Generating Chords from Melody with Flexible Harmonic Rhythm and Controllable Harmonic Density

Shangda Wu1, Yue Yang1, Zhaowen Wang1, Xiaobing Li1, Maosong Sun1,2

1Department of Music AI and Information Technology, Central Conservatory of Music

2Department of Computer Science and Technology, Tsinghua University

View the Project on GitHub sander-wood/autoharmonizer

Network Architecture

In real musical practice, it is first necessary to consider what the notes of the current melody segment are when matching a melody to a chord progression. Generally (though not always), chords containing notes from the melody are preferred (e.g., chord tones). However, sometimes there is more than one chord that matches the current notes, thus the next chord needs to be decided based on the following melody notes.

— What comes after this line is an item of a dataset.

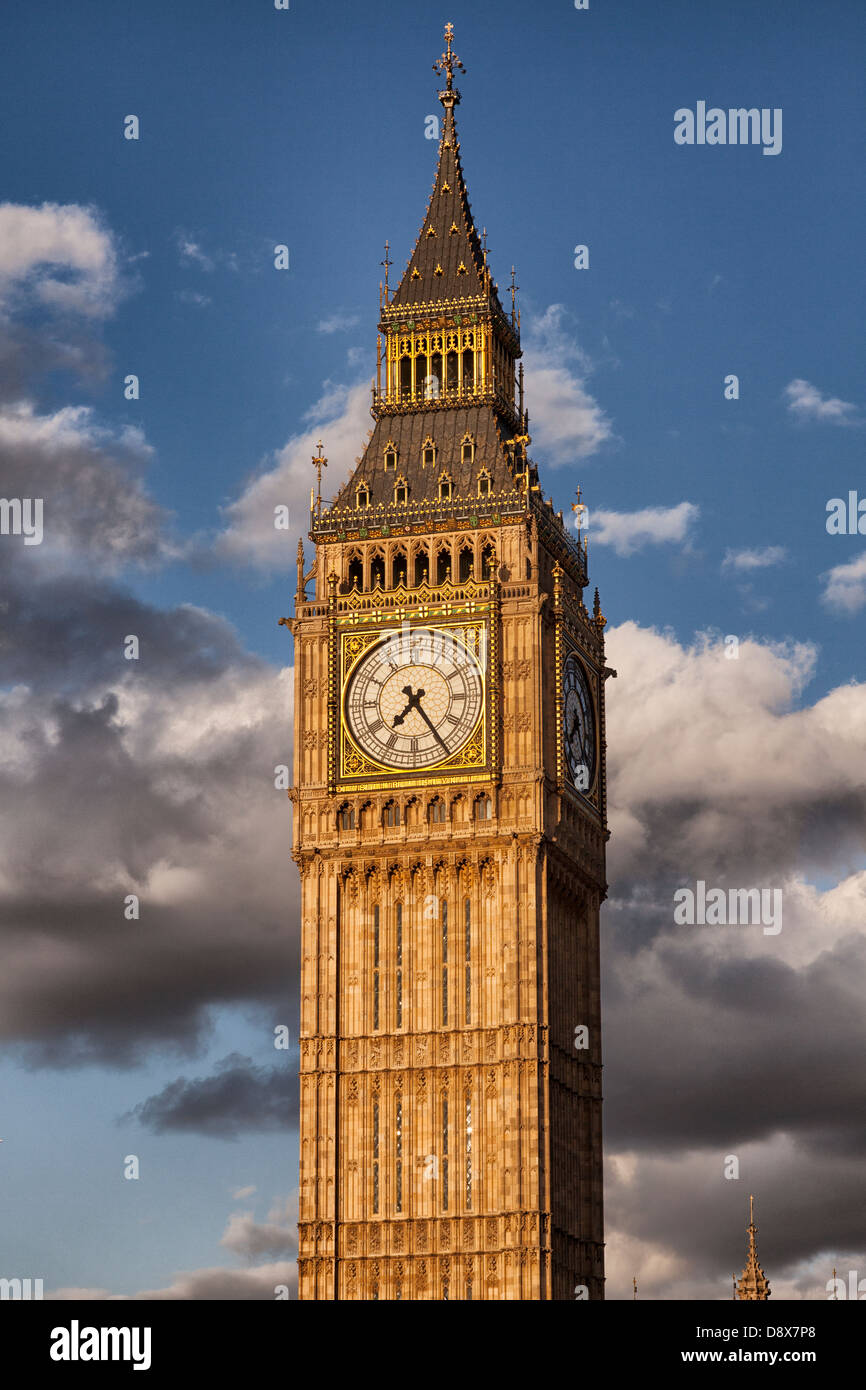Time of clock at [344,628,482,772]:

For the above reason, we chose Bi-LSTM as the backbone network for AutoHarmonizer, enabling it to capture music information in both directions. As shown in Fig. 2, AutoHarmonizer is based on an encoder-decoder architecture. The input of the melody encoder is a melody sequence, while for the meta-info encoder it is a concatenated sequence of beat and key sequences. Both of them consist of two stacked blocks, which consist of a Bi-LSTM layer with 256 units and a time-distributed layer with 128 units. We then concatenated the last hidden states of these two encoders and fed them into the decoder. The decoder contains 3 stacked layers, and the output layer has 1,462 units corresponding to 1,462 chord types. It autoregressively generates the chord symbols frame-by-frame (sixteenth note). We empirically chose the dropout with a rate of 0.2, a batch size of 512, and early stopping for 20 epochs of patience.


Figure 2: The architecture of AutoHarmonizer, which predicts chord symbols frame-by-frame (sixteenth note).